Passés les premiers chapitres, a la multiple lecture desquels, on tente tant bien que mal de s’habituer a la narration de Zarathoustra, on entre dans un monde incroyable, dans lequel un philosophe ermite, recherchant la solitude a tout pris, revient sur ses rencontres avec l’Homme et la Nature et s’attache, avec une impitoyable intransigeance, de démontrer pourquoi, en quoi, et par quoi, l’homme se doit d’être dépassé.
Dans le post ci-dessous, j’ai recopie pour vous mes extraits préférés, et pour pénétrer encore plus dans le monde de l’auteur, je vous suggère de lire ces extraits avec en fond sonore l’opéra Ring der Niebelungen de Richard Wagner, dont Nietzsche était fasciné.
Texte d’une richesse quasi-inépuisable, les idées qu’il contient sont puissantes, dérangeantes et parfois se révèlent au lecteur avec une évidence rare, mais parfois aussi se contredisent violemment.
Ce livre a été pour moi une véritable expérience, littéraire et philosophique que je recommande a quiconque osera rejoindre Zarathoustra sur les plus hautes cimes.
Voici quelques extraits parmi mes préférés:
Du blême criminel
“De maintes façons vos gens de bien me donnent la nausée, et non, en vérité, par ce qu’ils ont de méchant. Je voudrais bien qu’ils eussent un délire par lequel ils périraient, comme ce blême criminel.
En vérité, je voudrais que leur délire eut pour nom vérité, ou fidélité, ou justice; mais ils ont leur vertu pour vivre mieux et dans un pitoyable agrément.
Je suis un parapet au bord du fleuve: me saisisse qui peut me saisir! Mais je ne suis votre béquille.”

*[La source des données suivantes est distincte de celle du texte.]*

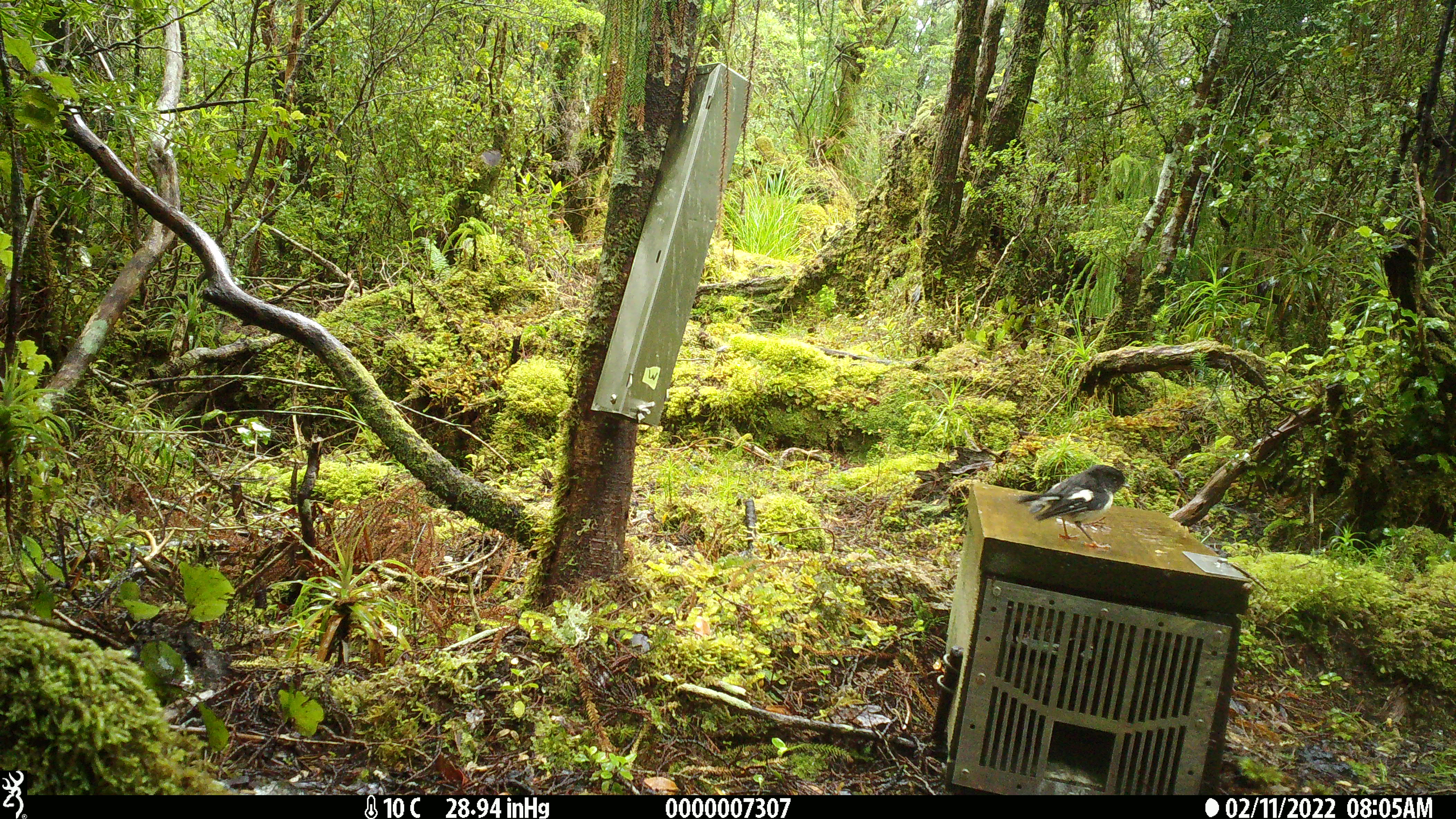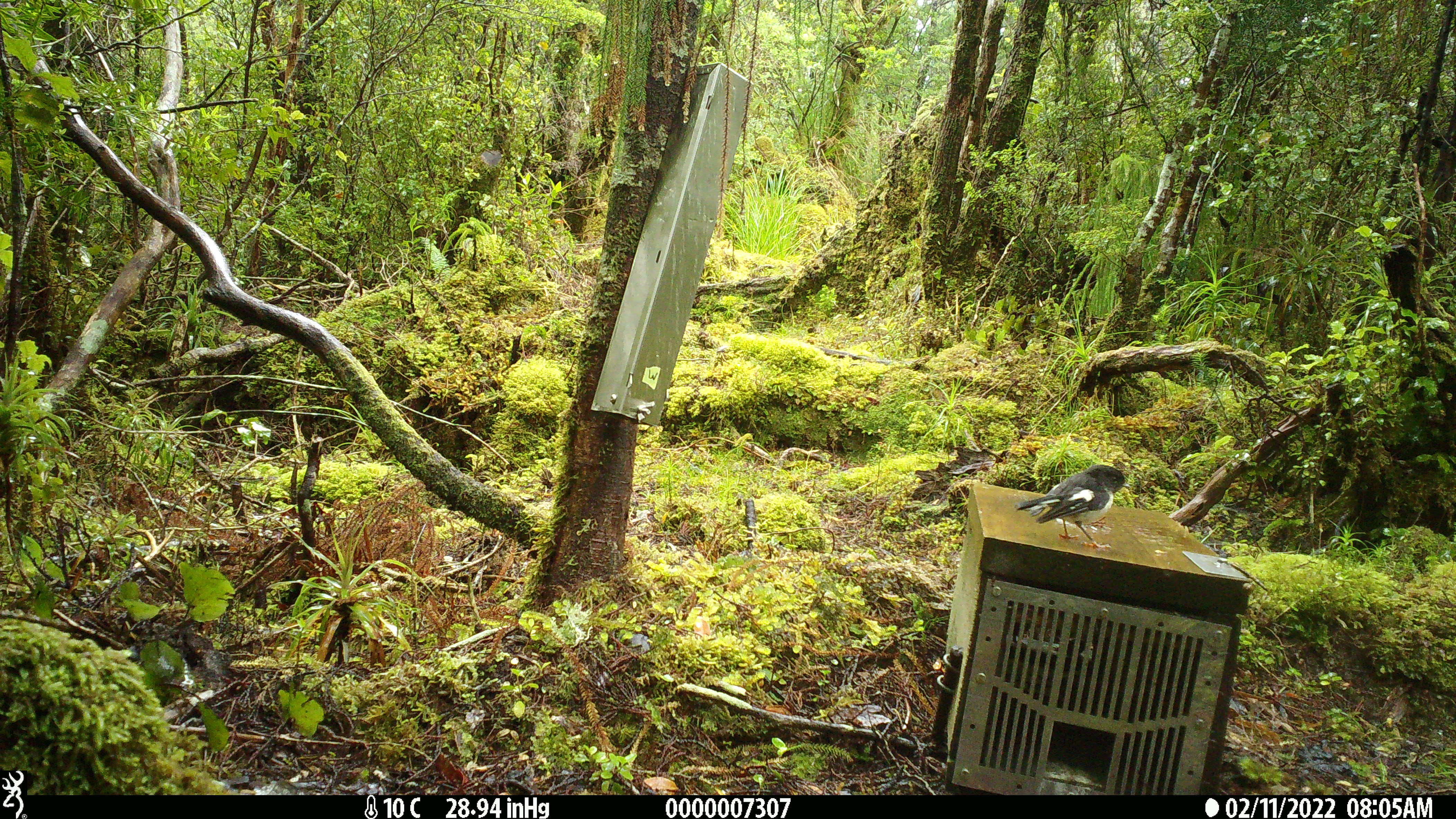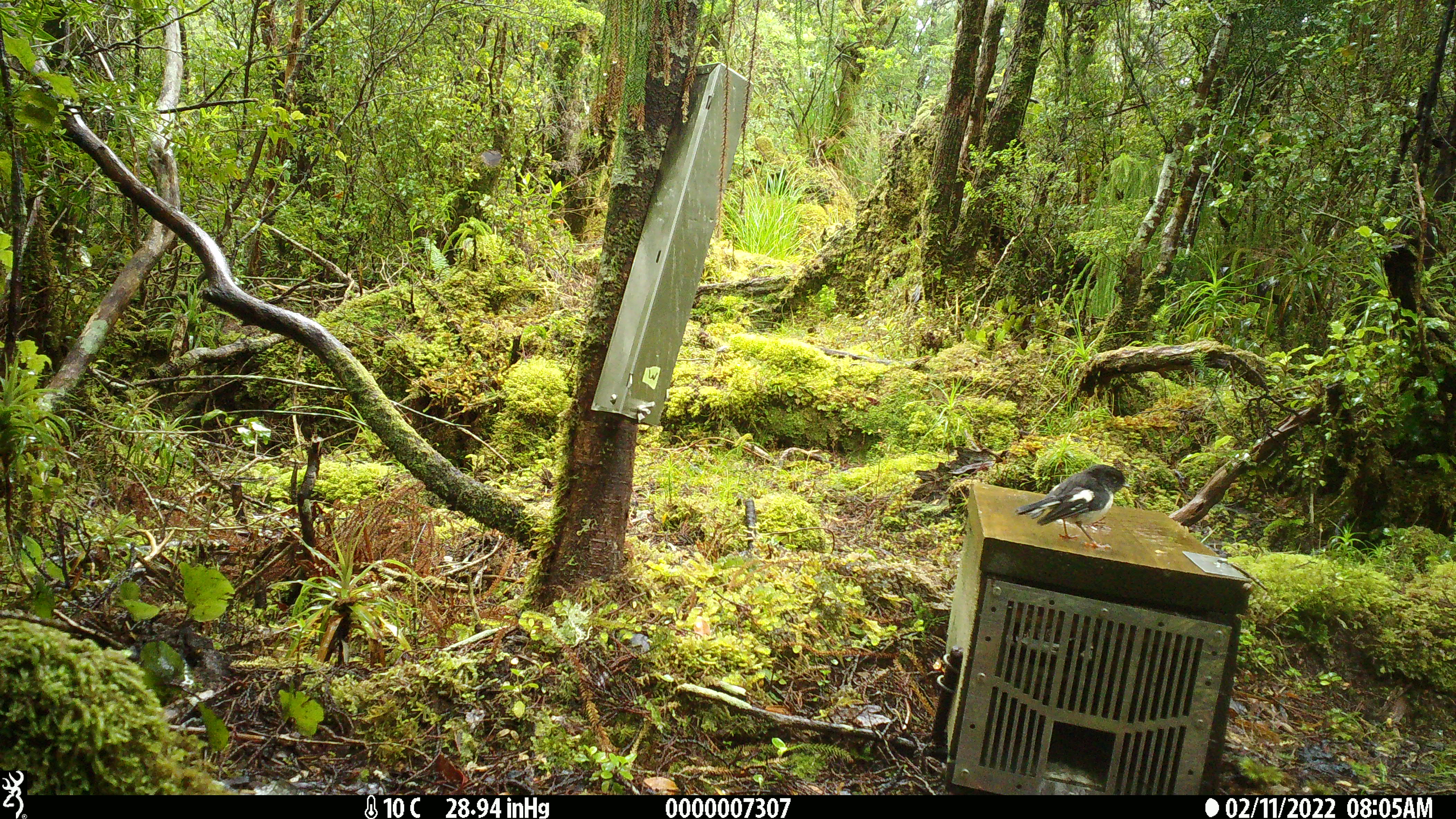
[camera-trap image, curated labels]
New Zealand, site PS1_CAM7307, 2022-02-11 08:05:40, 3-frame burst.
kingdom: Animalia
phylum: Chordata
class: Aves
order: Passeriformes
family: Petroicidae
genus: Petroica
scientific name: Petroica macrocephala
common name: tomtit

Ainsi parlait Zarathoustra.
L’enfant au miroir
“La-dessus revint Zarathoustra sur les montagnes et dans la solitude de sa caverne, et il se tint a l’écart des hommes, attendant comme un semeur qui a semé son grain. Mais pour ceux qu’il aimait son âme s’emplit d’impatience et de désir, car il avait encore beaucoup a leur donner. Le plus pesant est, en effet de clore par amour la main ouverte et, prodigue, de pudeur garder.”
De la domination de soi
“Tout ce qui est, d’abord vous le voulez rendre pensable, car vous doutez, avec juste méfiance, que pensable ce soit déjà. Mais tout ce qui est doit aussi s’adapter et se plier! Ainsi le veut votre vouloir. Se doit aplatir tout ce qui est, et a l’esprit se soumettre, comme son miroir et son reflet. Et c’est la votre entière volonté, vous les plus sages, une volonté de puissance; et même quand vous parlez de bien et de mal, et d’estimations de valeurs! Ce monde devant lequel vous vous pouvez agenouiller, encore le voulez créer: c’est la votre espérance ultime et votre ultime ivresse.”
(…)
“Tout ce qui vit est un obéissant. Et c’est la deuxième chose: reçoit commandement qui ne se peut a lui-même obéir. Telle est du vivant la manière.”
Du pays de la culture
“Mais pays ne trouvai nulle part: errant je suis en toute ville et, devant toutes portes, une séparation. Me sont étrangers et dérision ces contemporains vers qui mon cœur naguère me poussait: et je suis exile des patries et des terres maternelles. Ainsi je n’aime plus que le pays de mes enfants, l’inexploré, au plus lointain des mers; a ma voile c’est celui-la que je commande de chercher et de chercher. Par mes enfants me veux racheter d’être l’enfant de mes pères, et par tout avenir veux racheter – ce présent!”
Des érudits
“Car c’est la vérité que de la maison des érudits me suis enfui et que derrière moi j’ai fait claquer la porte. Mon âme trop longtemps a leur table s’était assise avidement; point je ne leur ressemble; au savoir ne suis dresse comme au casse-noix! J’aime la liberté et l’air qui souffle sur une Terre fraiche; sur des peaux de bœufs mieux encore que sur leurs honneurs et respectabilités. Je suis trop ardent et de mes propres pensées trop consume; souvent j’en ai le souffle presque coupe. Lors il me faut gagner l’air libre et fuir tous ces poussiéreux cabinets.”
Le retour au pays
“A vivre parmi les hommes, on désapprend les hommes; chez tous les hommes il est bien trop de premiers plans;- la que feront des yeux qui voient au loin, qui au loin cherchent?”
(…)
“En fossoyant deviennent malades les fossoyeurs. Sous de vieux décombres dorment de vilains remugles. On ne doit fouiller la vase. Sur des montagnes on doit vivre. Avec de béates narines, je respire la liberté de la montagne! Libre est enfin mon nez de l’odeur de tout ce qui est humain! Comme de vins mousseux par l’air vif chatouillée, elle éternue, mon âme, – elle éternue, et de jubilation s’écrie: A ta santé!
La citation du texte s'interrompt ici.